Kate Haviland : Yes, so Philina, you should dive in here. Just to be clear that’s been since the ISM approval. Just to be clear, we’re trying to track here like physicians who see FM generally, but we’re looking at the — we can’t, as Christy has said, Philina, we can’t really distinguish between advanced SM and ISM all the time based on diagnosis codes. We do look at the dosage 25 milligram as an imperfect proxy for that. So this is really looking at the physicians who have been prescribing since Q3 and Q4, right? So, I don’t know Philina, if you want to talk?
Philina Lee: This is a market where the cadence, the timing of patient visits is a really critical factor in when they’re able to engage and have that conversation about indolent SM with their providers. And so, I would say at this point, this early in the launch, we’re actually really excited to have had penetration into 20% of this group, with room to grow the adoption both within that group as well as broadening beyond to those who haven’t. I would say awareness among this group is very strong.
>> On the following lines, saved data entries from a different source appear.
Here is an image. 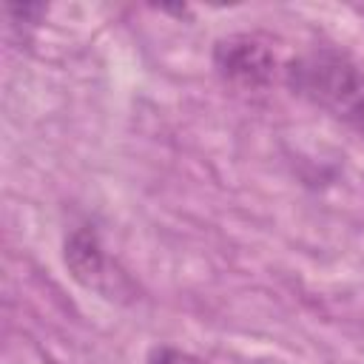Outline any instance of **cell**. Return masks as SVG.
Here are the masks:
<instances>
[{
  "label": "cell",
  "instance_id": "obj_1",
  "mask_svg": "<svg viewBox=\"0 0 364 364\" xmlns=\"http://www.w3.org/2000/svg\"><path fill=\"white\" fill-rule=\"evenodd\" d=\"M293 94L364 136V68L338 48L318 46L284 68Z\"/></svg>",
  "mask_w": 364,
  "mask_h": 364
},
{
  "label": "cell",
  "instance_id": "obj_2",
  "mask_svg": "<svg viewBox=\"0 0 364 364\" xmlns=\"http://www.w3.org/2000/svg\"><path fill=\"white\" fill-rule=\"evenodd\" d=\"M213 65L225 82L256 91L273 80L276 57L259 37L230 34L213 46Z\"/></svg>",
  "mask_w": 364,
  "mask_h": 364
},
{
  "label": "cell",
  "instance_id": "obj_3",
  "mask_svg": "<svg viewBox=\"0 0 364 364\" xmlns=\"http://www.w3.org/2000/svg\"><path fill=\"white\" fill-rule=\"evenodd\" d=\"M63 259H65V267L74 276V282H80L82 287H88L105 299H117L122 293L125 279L111 273V262H108L94 228L71 230L65 239V247H63Z\"/></svg>",
  "mask_w": 364,
  "mask_h": 364
},
{
  "label": "cell",
  "instance_id": "obj_4",
  "mask_svg": "<svg viewBox=\"0 0 364 364\" xmlns=\"http://www.w3.org/2000/svg\"><path fill=\"white\" fill-rule=\"evenodd\" d=\"M145 364H208L202 358H196L193 353H185L179 347H168V344H159L148 353V361Z\"/></svg>",
  "mask_w": 364,
  "mask_h": 364
}]
</instances>
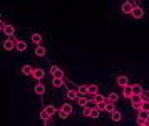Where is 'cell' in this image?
Masks as SVG:
<instances>
[{
  "mask_svg": "<svg viewBox=\"0 0 149 126\" xmlns=\"http://www.w3.org/2000/svg\"><path fill=\"white\" fill-rule=\"evenodd\" d=\"M136 7H137V2H124L121 7V10L124 13H129V15H132V10H134Z\"/></svg>",
  "mask_w": 149,
  "mask_h": 126,
  "instance_id": "cell-1",
  "label": "cell"
},
{
  "mask_svg": "<svg viewBox=\"0 0 149 126\" xmlns=\"http://www.w3.org/2000/svg\"><path fill=\"white\" fill-rule=\"evenodd\" d=\"M70 114H72V106L65 103V104L61 108V111H59V116H61L62 120H65V118H67V116H70Z\"/></svg>",
  "mask_w": 149,
  "mask_h": 126,
  "instance_id": "cell-2",
  "label": "cell"
},
{
  "mask_svg": "<svg viewBox=\"0 0 149 126\" xmlns=\"http://www.w3.org/2000/svg\"><path fill=\"white\" fill-rule=\"evenodd\" d=\"M149 121V111H139L137 113V123H139V126H142V125H146Z\"/></svg>",
  "mask_w": 149,
  "mask_h": 126,
  "instance_id": "cell-3",
  "label": "cell"
},
{
  "mask_svg": "<svg viewBox=\"0 0 149 126\" xmlns=\"http://www.w3.org/2000/svg\"><path fill=\"white\" fill-rule=\"evenodd\" d=\"M142 103H144V98H142V96H132V98H131V104H132L134 109H139V111H141Z\"/></svg>",
  "mask_w": 149,
  "mask_h": 126,
  "instance_id": "cell-4",
  "label": "cell"
},
{
  "mask_svg": "<svg viewBox=\"0 0 149 126\" xmlns=\"http://www.w3.org/2000/svg\"><path fill=\"white\" fill-rule=\"evenodd\" d=\"M50 73H52V77L54 79H64V71H62L61 67L52 66L50 67Z\"/></svg>",
  "mask_w": 149,
  "mask_h": 126,
  "instance_id": "cell-5",
  "label": "cell"
},
{
  "mask_svg": "<svg viewBox=\"0 0 149 126\" xmlns=\"http://www.w3.org/2000/svg\"><path fill=\"white\" fill-rule=\"evenodd\" d=\"M14 47H17V40L12 39V37H7L5 42H3V49H5V51H12Z\"/></svg>",
  "mask_w": 149,
  "mask_h": 126,
  "instance_id": "cell-6",
  "label": "cell"
},
{
  "mask_svg": "<svg viewBox=\"0 0 149 126\" xmlns=\"http://www.w3.org/2000/svg\"><path fill=\"white\" fill-rule=\"evenodd\" d=\"M89 103H91V98H89V94H87V96H79V99H77V104H79L82 109L87 106Z\"/></svg>",
  "mask_w": 149,
  "mask_h": 126,
  "instance_id": "cell-7",
  "label": "cell"
},
{
  "mask_svg": "<svg viewBox=\"0 0 149 126\" xmlns=\"http://www.w3.org/2000/svg\"><path fill=\"white\" fill-rule=\"evenodd\" d=\"M116 82H117V84H119V86L122 87V89H124V87H127L129 84V79H127V76H119V77H117V79H116Z\"/></svg>",
  "mask_w": 149,
  "mask_h": 126,
  "instance_id": "cell-8",
  "label": "cell"
},
{
  "mask_svg": "<svg viewBox=\"0 0 149 126\" xmlns=\"http://www.w3.org/2000/svg\"><path fill=\"white\" fill-rule=\"evenodd\" d=\"M142 15H144V8L137 5L134 10H132V17H134V19H142Z\"/></svg>",
  "mask_w": 149,
  "mask_h": 126,
  "instance_id": "cell-9",
  "label": "cell"
},
{
  "mask_svg": "<svg viewBox=\"0 0 149 126\" xmlns=\"http://www.w3.org/2000/svg\"><path fill=\"white\" fill-rule=\"evenodd\" d=\"M87 89H89V96L91 98H94V96L99 94V86L97 84H91V86H87Z\"/></svg>",
  "mask_w": 149,
  "mask_h": 126,
  "instance_id": "cell-10",
  "label": "cell"
},
{
  "mask_svg": "<svg viewBox=\"0 0 149 126\" xmlns=\"http://www.w3.org/2000/svg\"><path fill=\"white\" fill-rule=\"evenodd\" d=\"M34 91H35V94L42 96V94L45 93V86H44L42 82H37V84H35V87H34Z\"/></svg>",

They are all having personally engaged a number of these providers, they’re all motivated, they are excited about AYVAKIT’s benefit risk profile, and they’re waiting for those next patients to come in and have that conversation.
Operator: We are coming up on the hour and going to end the call. Ms. Haviland, I turn the call back over to you.
Kate Haviland: Thank you, operator. And I want to thank you all for taking the time to join us today and thank you for your questions. And you know, we look forward to seeing you in the near-term here, many of you at AAAAI in Washington DC and so, have a great day and we’ll see you soon.
Operator: That concludes today’s call. You may now disconnect your line.